The negative of this would be that we would have to go back into design stage to spec the binary format, and then we would need to write the code to implement that; whereas now we are using the same decoding function for both layers. That's basically a simple matter of programming and time and I'm definitely willing to do it if we decide it's the right thing to do.
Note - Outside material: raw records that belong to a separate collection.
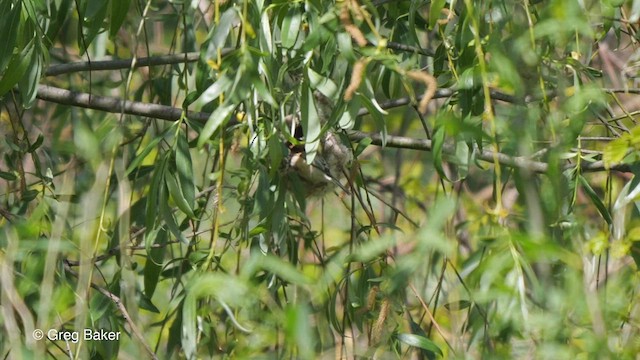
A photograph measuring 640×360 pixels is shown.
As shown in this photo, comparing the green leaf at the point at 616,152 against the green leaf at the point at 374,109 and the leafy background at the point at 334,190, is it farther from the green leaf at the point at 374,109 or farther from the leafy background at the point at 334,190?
the green leaf at the point at 374,109

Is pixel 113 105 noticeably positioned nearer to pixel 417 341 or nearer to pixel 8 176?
pixel 8 176

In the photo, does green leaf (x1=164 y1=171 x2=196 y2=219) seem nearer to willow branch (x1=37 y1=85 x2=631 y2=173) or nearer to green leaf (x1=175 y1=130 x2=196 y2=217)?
green leaf (x1=175 y1=130 x2=196 y2=217)

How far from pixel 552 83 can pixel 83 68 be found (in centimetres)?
96

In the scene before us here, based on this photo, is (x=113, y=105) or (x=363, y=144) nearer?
(x=363, y=144)

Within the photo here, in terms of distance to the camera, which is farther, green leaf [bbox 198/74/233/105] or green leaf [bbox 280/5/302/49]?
green leaf [bbox 280/5/302/49]

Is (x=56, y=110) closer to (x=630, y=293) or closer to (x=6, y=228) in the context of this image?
(x=6, y=228)

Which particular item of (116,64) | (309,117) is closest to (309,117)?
(309,117)

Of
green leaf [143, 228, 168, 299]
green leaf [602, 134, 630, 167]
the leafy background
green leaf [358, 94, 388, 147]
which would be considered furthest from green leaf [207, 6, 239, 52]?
green leaf [602, 134, 630, 167]

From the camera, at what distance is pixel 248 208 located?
185 cm

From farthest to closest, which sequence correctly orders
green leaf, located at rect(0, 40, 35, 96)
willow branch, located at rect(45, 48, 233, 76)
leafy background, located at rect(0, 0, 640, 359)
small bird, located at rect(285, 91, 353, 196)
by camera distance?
willow branch, located at rect(45, 48, 233, 76)
small bird, located at rect(285, 91, 353, 196)
green leaf, located at rect(0, 40, 35, 96)
leafy background, located at rect(0, 0, 640, 359)

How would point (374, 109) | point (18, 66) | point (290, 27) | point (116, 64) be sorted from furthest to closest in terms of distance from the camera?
Answer: point (116, 64), point (18, 66), point (290, 27), point (374, 109)

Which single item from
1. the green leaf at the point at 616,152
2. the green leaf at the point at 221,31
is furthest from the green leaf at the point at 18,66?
the green leaf at the point at 616,152

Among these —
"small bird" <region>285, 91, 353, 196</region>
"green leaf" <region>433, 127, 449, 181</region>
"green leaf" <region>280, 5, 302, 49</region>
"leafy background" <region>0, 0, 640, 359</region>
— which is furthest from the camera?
"small bird" <region>285, 91, 353, 196</region>

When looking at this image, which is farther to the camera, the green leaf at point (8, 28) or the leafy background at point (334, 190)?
the green leaf at point (8, 28)
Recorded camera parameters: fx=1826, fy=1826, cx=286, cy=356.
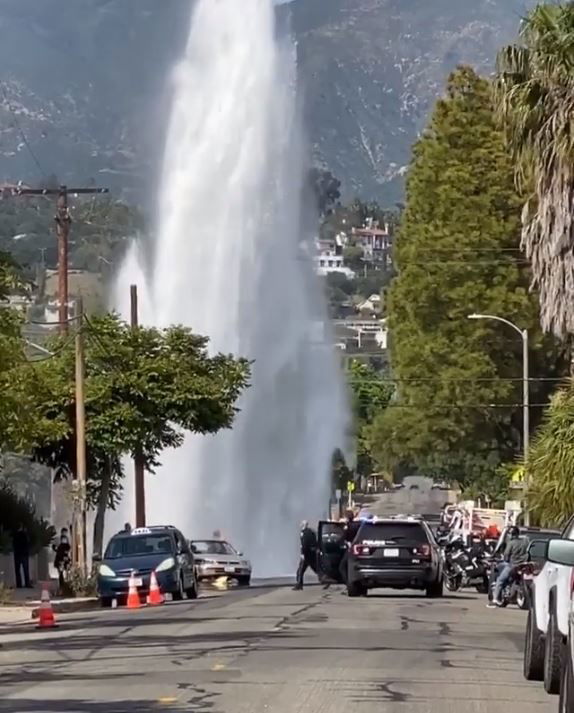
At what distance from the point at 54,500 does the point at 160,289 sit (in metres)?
8.36

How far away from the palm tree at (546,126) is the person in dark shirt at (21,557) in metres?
13.5

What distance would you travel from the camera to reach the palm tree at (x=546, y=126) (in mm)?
33750

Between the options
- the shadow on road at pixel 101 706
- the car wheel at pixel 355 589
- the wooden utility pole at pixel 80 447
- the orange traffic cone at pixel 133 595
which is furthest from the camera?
the wooden utility pole at pixel 80 447

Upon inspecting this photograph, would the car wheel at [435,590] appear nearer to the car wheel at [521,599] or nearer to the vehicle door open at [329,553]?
the car wheel at [521,599]

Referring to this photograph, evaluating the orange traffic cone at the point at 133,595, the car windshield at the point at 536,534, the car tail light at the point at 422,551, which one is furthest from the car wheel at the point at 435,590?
the orange traffic cone at the point at 133,595

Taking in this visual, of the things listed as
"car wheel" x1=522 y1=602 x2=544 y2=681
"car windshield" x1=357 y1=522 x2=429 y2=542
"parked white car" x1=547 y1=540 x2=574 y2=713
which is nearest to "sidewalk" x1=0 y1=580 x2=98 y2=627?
"car windshield" x1=357 y1=522 x2=429 y2=542

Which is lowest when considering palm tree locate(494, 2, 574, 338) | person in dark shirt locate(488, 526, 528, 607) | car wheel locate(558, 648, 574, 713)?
person in dark shirt locate(488, 526, 528, 607)

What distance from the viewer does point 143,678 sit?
17.1m

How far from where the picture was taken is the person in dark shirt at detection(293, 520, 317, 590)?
37.9 m

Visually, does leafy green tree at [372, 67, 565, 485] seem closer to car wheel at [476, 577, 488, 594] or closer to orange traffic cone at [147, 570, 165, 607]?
car wheel at [476, 577, 488, 594]

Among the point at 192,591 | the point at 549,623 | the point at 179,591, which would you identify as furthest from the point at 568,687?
the point at 192,591

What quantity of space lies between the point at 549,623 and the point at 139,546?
70.3ft

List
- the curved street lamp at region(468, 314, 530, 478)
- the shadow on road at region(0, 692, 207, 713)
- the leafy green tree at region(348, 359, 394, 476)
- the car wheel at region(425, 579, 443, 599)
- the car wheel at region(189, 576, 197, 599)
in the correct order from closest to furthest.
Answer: the shadow on road at region(0, 692, 207, 713)
the car wheel at region(425, 579, 443, 599)
the car wheel at region(189, 576, 197, 599)
the curved street lamp at region(468, 314, 530, 478)
the leafy green tree at region(348, 359, 394, 476)

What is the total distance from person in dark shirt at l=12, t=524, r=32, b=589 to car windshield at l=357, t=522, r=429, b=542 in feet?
37.9
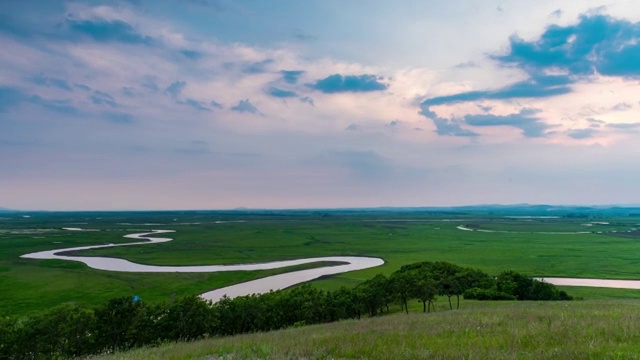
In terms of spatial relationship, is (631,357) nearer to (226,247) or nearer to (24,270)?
(24,270)

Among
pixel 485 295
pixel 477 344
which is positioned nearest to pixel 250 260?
pixel 485 295

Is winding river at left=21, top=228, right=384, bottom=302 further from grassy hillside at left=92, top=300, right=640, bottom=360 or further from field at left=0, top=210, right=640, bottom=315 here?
grassy hillside at left=92, top=300, right=640, bottom=360

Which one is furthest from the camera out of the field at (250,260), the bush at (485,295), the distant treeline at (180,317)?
the field at (250,260)

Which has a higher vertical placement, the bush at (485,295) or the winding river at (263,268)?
the bush at (485,295)

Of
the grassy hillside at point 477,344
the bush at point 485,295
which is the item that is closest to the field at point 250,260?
the bush at point 485,295

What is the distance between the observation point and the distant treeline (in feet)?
79.5

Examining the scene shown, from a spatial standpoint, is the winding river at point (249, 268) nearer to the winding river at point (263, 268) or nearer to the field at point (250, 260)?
the winding river at point (263, 268)

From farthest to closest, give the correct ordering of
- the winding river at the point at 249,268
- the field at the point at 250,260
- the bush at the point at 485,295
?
the winding river at the point at 249,268 < the field at the point at 250,260 < the bush at the point at 485,295

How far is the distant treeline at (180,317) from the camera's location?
24.2 m

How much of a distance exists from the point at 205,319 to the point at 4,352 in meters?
11.4

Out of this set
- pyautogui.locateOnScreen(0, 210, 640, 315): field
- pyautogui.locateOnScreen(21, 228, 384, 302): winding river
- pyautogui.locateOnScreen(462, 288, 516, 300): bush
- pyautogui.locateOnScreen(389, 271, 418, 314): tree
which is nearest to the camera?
pyautogui.locateOnScreen(389, 271, 418, 314): tree

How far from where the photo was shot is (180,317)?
92.9 ft

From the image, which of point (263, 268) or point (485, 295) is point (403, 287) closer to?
point (485, 295)

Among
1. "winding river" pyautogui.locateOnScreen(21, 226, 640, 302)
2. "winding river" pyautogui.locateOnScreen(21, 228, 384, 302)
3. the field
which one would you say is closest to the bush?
the field
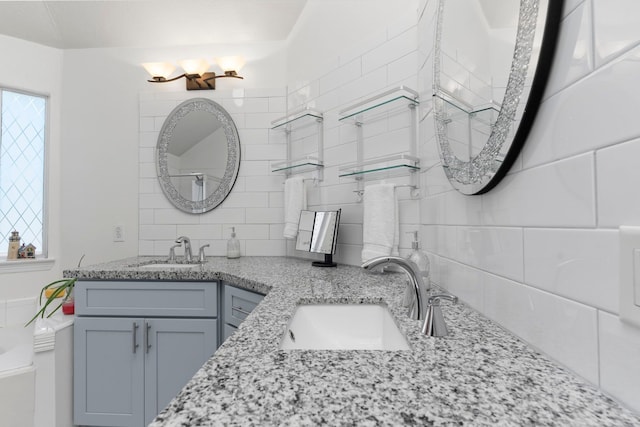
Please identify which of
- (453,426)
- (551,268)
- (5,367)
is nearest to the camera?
(453,426)

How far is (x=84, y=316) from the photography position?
1.66 metres

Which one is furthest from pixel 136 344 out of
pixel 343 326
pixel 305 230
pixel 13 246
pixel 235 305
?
pixel 13 246

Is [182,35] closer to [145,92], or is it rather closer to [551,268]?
[145,92]

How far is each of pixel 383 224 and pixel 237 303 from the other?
793 millimetres

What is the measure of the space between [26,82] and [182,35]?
Result: 1.14m

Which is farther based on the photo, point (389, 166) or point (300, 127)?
point (300, 127)

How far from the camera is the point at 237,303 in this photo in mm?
1521

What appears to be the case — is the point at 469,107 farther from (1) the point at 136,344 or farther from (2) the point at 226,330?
(1) the point at 136,344

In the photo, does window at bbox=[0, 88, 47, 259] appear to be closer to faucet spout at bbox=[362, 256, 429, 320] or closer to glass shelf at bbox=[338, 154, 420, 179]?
glass shelf at bbox=[338, 154, 420, 179]

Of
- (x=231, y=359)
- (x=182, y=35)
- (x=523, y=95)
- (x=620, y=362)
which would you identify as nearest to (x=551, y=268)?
(x=620, y=362)

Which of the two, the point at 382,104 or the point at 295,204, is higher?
the point at 382,104

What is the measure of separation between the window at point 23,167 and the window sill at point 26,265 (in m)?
0.10

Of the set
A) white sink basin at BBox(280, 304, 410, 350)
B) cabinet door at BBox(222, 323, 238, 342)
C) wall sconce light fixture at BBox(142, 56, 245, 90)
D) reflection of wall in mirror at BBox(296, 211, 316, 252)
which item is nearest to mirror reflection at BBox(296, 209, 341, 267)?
reflection of wall in mirror at BBox(296, 211, 316, 252)

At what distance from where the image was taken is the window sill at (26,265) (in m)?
2.14
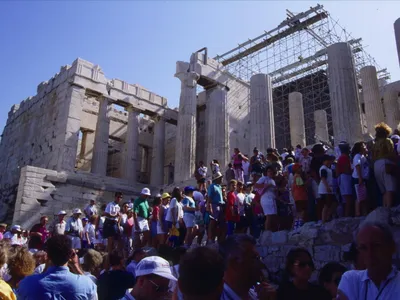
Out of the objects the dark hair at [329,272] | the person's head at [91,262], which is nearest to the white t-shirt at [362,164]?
the dark hair at [329,272]

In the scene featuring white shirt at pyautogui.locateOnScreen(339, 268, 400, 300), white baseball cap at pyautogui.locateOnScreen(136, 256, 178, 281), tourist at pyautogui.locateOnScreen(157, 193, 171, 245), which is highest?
tourist at pyautogui.locateOnScreen(157, 193, 171, 245)

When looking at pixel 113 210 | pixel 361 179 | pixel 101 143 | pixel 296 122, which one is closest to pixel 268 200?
pixel 361 179

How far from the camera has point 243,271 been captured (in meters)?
2.77

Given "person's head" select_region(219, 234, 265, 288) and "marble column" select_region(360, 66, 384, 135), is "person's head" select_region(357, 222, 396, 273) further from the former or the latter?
"marble column" select_region(360, 66, 384, 135)

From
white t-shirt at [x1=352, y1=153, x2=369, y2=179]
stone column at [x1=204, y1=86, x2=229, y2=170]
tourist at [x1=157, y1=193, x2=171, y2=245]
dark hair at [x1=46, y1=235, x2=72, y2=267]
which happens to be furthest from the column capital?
dark hair at [x1=46, y1=235, x2=72, y2=267]

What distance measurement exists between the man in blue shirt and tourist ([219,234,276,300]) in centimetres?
129

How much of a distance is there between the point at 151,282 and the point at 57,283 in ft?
2.71

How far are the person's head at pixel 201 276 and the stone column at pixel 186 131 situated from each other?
19.2m

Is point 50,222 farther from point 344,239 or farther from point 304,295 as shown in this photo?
point 304,295

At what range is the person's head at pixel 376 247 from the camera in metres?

We discussed this with David in IRC and decided that given the current state of development we should perhaps roll with the current design. That's because only a small number of hidden services would benefit from this change since default descriptors (of 3 intro points and no client auth) are just 4k bytes in size and they get padded to 10k bytes anyway. Only descriptors with many intro points and client auth data that are about 11k bytes would benefit from this change since they wouldn't need to get padded to 20k bytes, and they could actually fit in 10k.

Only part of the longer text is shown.